» PROBLEM DESCRIPTION: Rewrite the data below as a numbered list, one line per item, and drop the blank lines.

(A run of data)

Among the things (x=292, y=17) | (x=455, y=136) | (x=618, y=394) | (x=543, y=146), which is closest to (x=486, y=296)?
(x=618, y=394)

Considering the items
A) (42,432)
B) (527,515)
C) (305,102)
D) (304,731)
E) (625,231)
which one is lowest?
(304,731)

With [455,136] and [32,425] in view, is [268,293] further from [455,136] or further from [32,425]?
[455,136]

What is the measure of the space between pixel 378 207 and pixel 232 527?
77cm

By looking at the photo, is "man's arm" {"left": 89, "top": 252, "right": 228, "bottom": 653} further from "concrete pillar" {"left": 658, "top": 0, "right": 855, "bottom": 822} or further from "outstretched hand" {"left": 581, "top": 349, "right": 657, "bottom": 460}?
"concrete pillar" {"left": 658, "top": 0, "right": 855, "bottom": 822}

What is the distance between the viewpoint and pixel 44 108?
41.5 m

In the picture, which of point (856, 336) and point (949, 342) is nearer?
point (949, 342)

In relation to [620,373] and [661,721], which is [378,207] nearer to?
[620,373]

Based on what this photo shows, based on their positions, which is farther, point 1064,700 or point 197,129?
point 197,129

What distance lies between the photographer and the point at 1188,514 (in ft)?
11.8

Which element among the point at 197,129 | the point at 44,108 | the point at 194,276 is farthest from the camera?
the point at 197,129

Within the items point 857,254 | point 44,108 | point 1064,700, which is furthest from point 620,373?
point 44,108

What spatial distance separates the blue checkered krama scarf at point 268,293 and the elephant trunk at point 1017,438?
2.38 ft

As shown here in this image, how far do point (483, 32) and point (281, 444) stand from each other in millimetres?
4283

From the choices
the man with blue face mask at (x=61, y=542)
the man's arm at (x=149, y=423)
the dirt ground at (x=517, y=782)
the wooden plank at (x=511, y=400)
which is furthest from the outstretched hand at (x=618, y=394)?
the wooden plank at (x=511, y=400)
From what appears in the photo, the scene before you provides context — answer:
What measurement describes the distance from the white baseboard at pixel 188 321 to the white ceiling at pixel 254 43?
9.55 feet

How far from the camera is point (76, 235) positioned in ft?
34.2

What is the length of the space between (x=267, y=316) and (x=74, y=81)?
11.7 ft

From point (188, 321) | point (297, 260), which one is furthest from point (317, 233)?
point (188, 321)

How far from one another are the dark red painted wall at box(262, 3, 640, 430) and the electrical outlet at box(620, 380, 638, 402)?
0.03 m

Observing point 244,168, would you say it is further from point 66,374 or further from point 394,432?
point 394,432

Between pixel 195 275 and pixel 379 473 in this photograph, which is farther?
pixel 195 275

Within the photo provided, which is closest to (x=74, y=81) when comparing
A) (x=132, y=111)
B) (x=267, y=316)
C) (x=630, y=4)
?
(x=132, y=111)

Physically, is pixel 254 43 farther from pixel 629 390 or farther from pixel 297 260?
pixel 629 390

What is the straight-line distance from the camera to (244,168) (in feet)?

» RESULT FOR THIS EXERCISE:
1. Among the things (x=292, y=17) | (x=455, y=136) | (x=618, y=394) | (x=543, y=146), which is closest to (x=486, y=296)?
2. (x=618, y=394)
3. Considering the items
4. A) (42,432)
5. B) (527,515)
6. C) (305,102)
7. D) (304,731)
8. E) (625,231)
9. which one is lowest?
10. (304,731)
11. With [455,136] and [32,425] in view, is [268,293] further from [455,136] or further from [32,425]?
12. [455,136]
13. What is the measure of the space between pixel 378 207 and pixel 232 527?
14. 77cm
15. By looking at the photo, is "man's arm" {"left": 89, "top": 252, "right": 228, "bottom": 653} further from "concrete pillar" {"left": 658, "top": 0, "right": 855, "bottom": 822} or further from "outstretched hand" {"left": 581, "top": 349, "right": 657, "bottom": 460}?
16. "concrete pillar" {"left": 658, "top": 0, "right": 855, "bottom": 822}
17. What is the distance between the viewpoint and pixel 44 108?
18. 41.5 m
19. In the picture, which of point (856, 336) and point (949, 342) is nearer?
20. point (949, 342)
21. In relation to [620,373] and [661,721], which is [378,207] nearer to?
22. [620,373]
23. Based on what this photo shows, based on their positions, which is farther, point 1064,700 or point 197,129?
24. point 197,129
25. What distance lies between the photographer and the point at 1188,514 (in ft)?
26. 11.8
27. Which element among the point at 197,129 | the point at 44,108 | the point at 194,276 is farthest from the camera?
28. the point at 197,129
29. Within the items point 857,254 | point 44,108 | point 1064,700, which is furthest from point 620,373?
30. point 44,108
31. What spatial distance separates the blue checkered krama scarf at point 268,293 and the elephant trunk at point 1017,438?
32. 2.38 ft
33. As shown here in this image, how far do point (483, 32) and point (281, 444) stand from each other in millimetres?
34. 4283
35. From the choices
36. the man with blue face mask at (x=61, y=542)
37. the man's arm at (x=149, y=423)
38. the dirt ground at (x=517, y=782)
39. the wooden plank at (x=511, y=400)
40. which is furthest from the outstretched hand at (x=618, y=394)?
41. the wooden plank at (x=511, y=400)
42. From what appears in the photo, the scene before you provides context — answer:
43. What measurement describes the distance from the white baseboard at pixel 188 321 to the white ceiling at pixel 254 43?
44. 9.55 feet
45. How far from the camera is point (76, 235) positioned in ft?
46. 34.2
47. What is the length of the space between (x=267, y=316) and (x=74, y=81)?
48. 11.7 ft
49. From point (188, 321) | point (297, 260), which one is furthest from point (317, 233)?
50. point (188, 321)
51. How far from one another are the dark red painted wall at box(262, 3, 640, 430) and the electrical outlet at box(620, 380, 638, 402)?
52. 0.03 m
53. Observing point 244,168, would you say it is further from point 66,374 or further from point 394,432?
54. point 394,432
55. Between pixel 195 275 and pixel 379 473 in this photograph, which is farther?
56. pixel 195 275
57. Within the photo provided, which is closest to (x=74, y=81) when comparing
58. A) (x=132, y=111)
59. B) (x=267, y=316)
60. C) (x=630, y=4)
61. ?
62. (x=132, y=111)
63. Physically, is pixel 254 43 farther from pixel 629 390 or farther from pixel 297 260?
64. pixel 629 390
65. What is the straight-line distance from the camera to (244,168) (in feet)?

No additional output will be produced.